Consegna 1:
Trascrivi dal testo sul voto europeo il passo che va da "Partendo dai dati" a "innovativamente papa Francesco.".
Consegna 2:
In base al testo sul voto europeo, illustra in una-tre frasi i fattori a cui si deve il successo delle liste verdi.
Consegna 3:
Secondo il testo sul voto europeo, chi sostiene che uomo e natura siano le due facce della stessa medaglia?
::: Testo di riferimento :::
La fede socialista, la speranza verde e la carità senza risorse

Partendo dai dati europei bisogna osservare che, a dispetto degli exit poll olandesi e dei risultati spagnoli, i socialisti sono usciti sconfitti dalle urne. A parziale compensazione del loro ridimensionamento vi è l’affermazione significativa dei Verdi.

I motivi del successo delle liste verdi sono dovuti a tre fattori fondamentali: lo storico significato della loro presenza in certi Paesi, quali la Francia e la Germania, laddove sono guidati da personaggi culturalmente e politicamente rilevanti; la versione in positivo che riescono a dare all’ansia di rinnovamento della politica: una sorta di antipolitica intesa in senso propositivo e costruttivo; la capacità di coniugare il respiro sociale e solidaristico  con il discorso della difesa ambientale: uomo e natura, le due facce della stessa medaglia, come sostiene innovativamente papa Francesco.

Il partito socialista è rimasto inchiodato alla sua visione tradizionale al limite del burocratico, ritenuta incongrua dalle nuove generazioni e da chi vive in gravi difficoltà. La mancanza di un apporto importante da parte delle forze tradizionali della sinistra si farà sentire e sposterà ulteriormente gli equilibri europei, Verdi permettendo, verso un’area a metà strada fra il liberalismo e la conservazione. Se presumibilmente verrà raggiunto un accordo fra liberal-democratici, popolari, socialisti e verdi, ci troveremo imbalsamati in un compromessone inconcludente e incapace di portare la Ue verso la Federazione con una indispensabile riforma istituzionale, che riesca a superare le pastoie di una commissione e di un consiglio ostaggi dei governanti dei Paesi membri, in un equilibrio paralizzante e di pura sopravvivenza.
::: Dati forniti :::
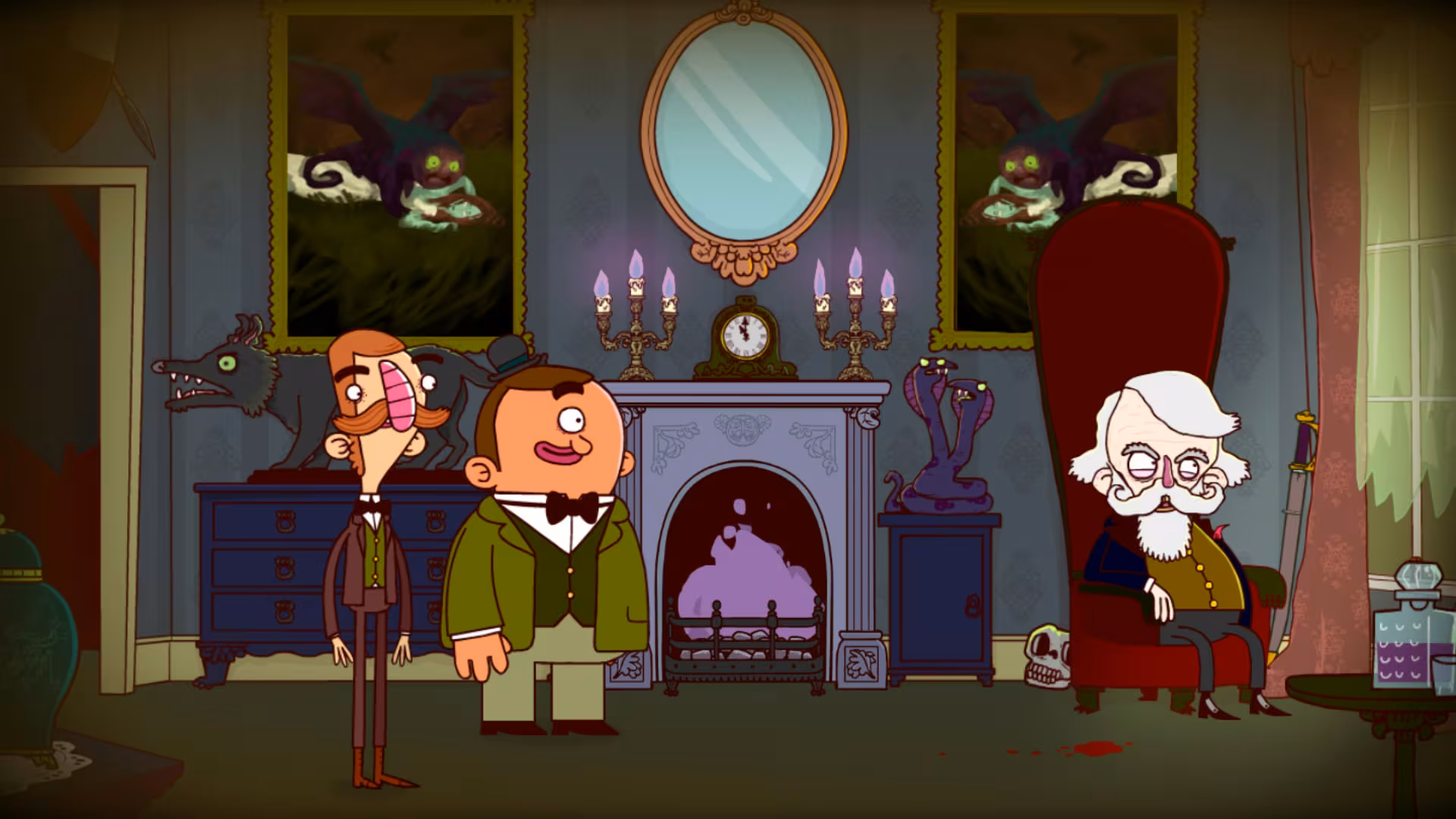 Adventures of Bertram Fiddle 1: A Dreadly Business - adventures-of-bertram-fiddle-1-a-dreadly-business_2.avif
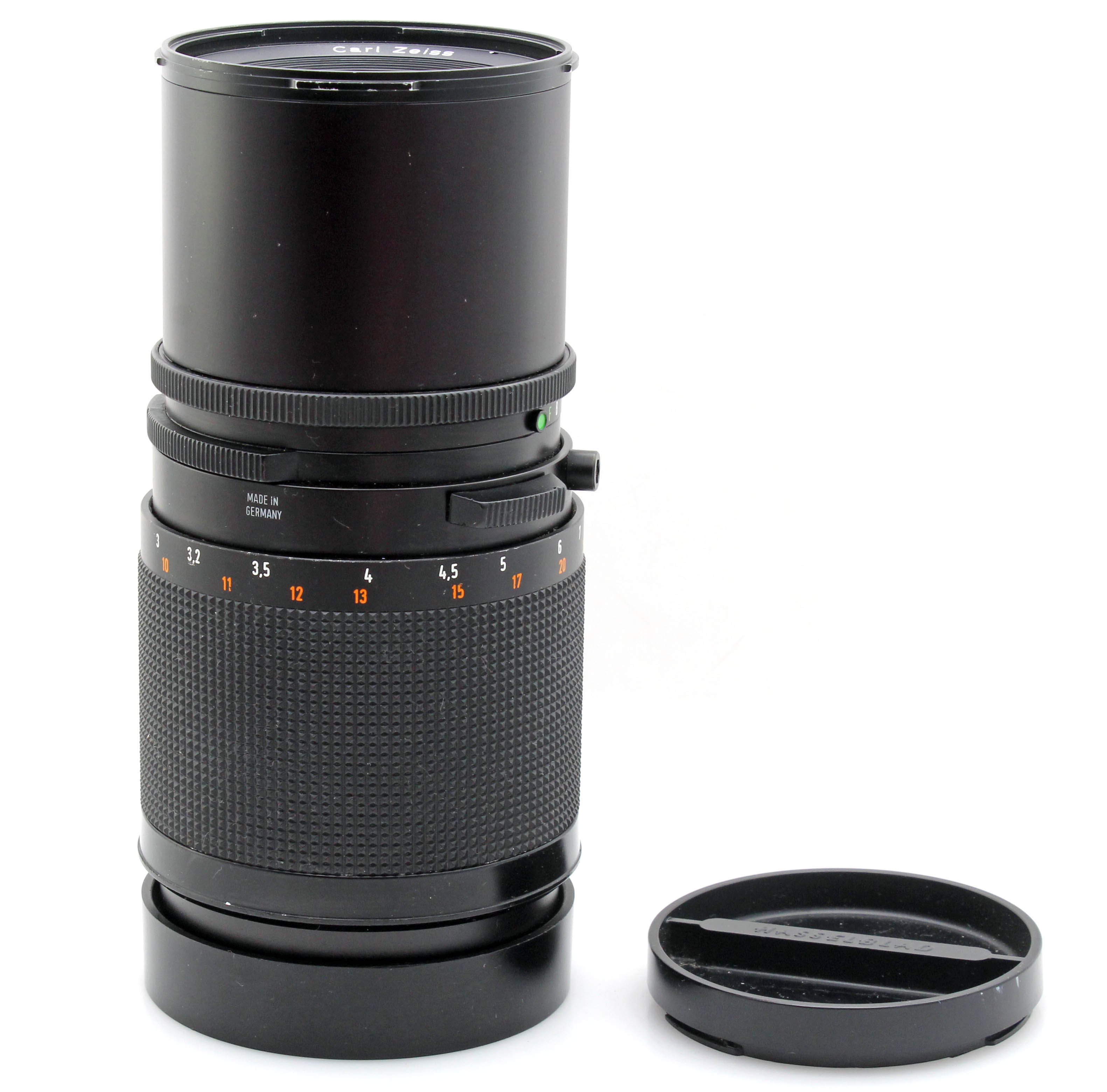 Hasselblad Carl Zeiss CF 250mm F5.6 Sonnar T* for 500cm 503cw etc V System (see description) - Image 6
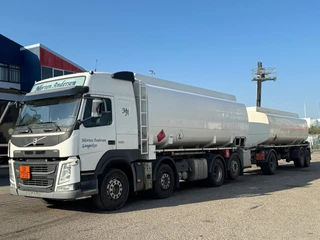 Volvo FM460 2015 te koop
:::
Spazio risposta 1:
Partendo dai dati europei bisogna osservare che, a dispetto degli exit poll olandesi e dei risultati spagnoli, i socialisti sono usciti sconfitti dalle urne. A parziale compensazione del loro ridimensionamento vi è l’affermazione significativa dei Verdi.

I motivi del successo delle liste verdi sono dovuti a tre fattori fondamentali: lo storico significato della loro presenza in certi Paesi, quali la Francia e la Germania, laddove sono guidati da personaggi culturalmente e politicamente rilevanti; la versione in positivo che riescono a dare all’ansia di rinnovamento della politica: una sorta di antipolitica intesa in senso propositivo e costruttivo; la capacità di coniugare il respiro sociale e solidaristico  con il discorso della difesa ambientale: uomo e natura, le due facce della stessa medaglia, come sostiene innovativamente papa Francesco.

Spazio risposta 2:
Il successo dei Verdi si deve anzitutto al loro storico significato in Paesi come Francia e Germania, dove sono guidati da personaggi culturalmente e politicamente rilevanti. Contribuisce poi la loro capacità di dare una versione positiva all'ansia di rinnovamento della politica, una sorta di antipolitica propositiva e costruttiva. Infine sanno coniugare il respiro sociale e solidaristico con la difesa ambientale.

Spazio risposta 3:
Papa Francesco.